Rewrite the entries below, swapping "window" for "mirror" wherever it appears and keeping everything else the same.

..............................

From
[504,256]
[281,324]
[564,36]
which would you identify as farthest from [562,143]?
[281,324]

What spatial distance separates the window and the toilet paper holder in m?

..............................

* **ANSWER BELOW**
From
[504,256]
[281,324]
[564,36]
which would you identify as farthest from [562,143]?
[281,324]

What spatial distance separates the mirror and the toilet paper holder in m?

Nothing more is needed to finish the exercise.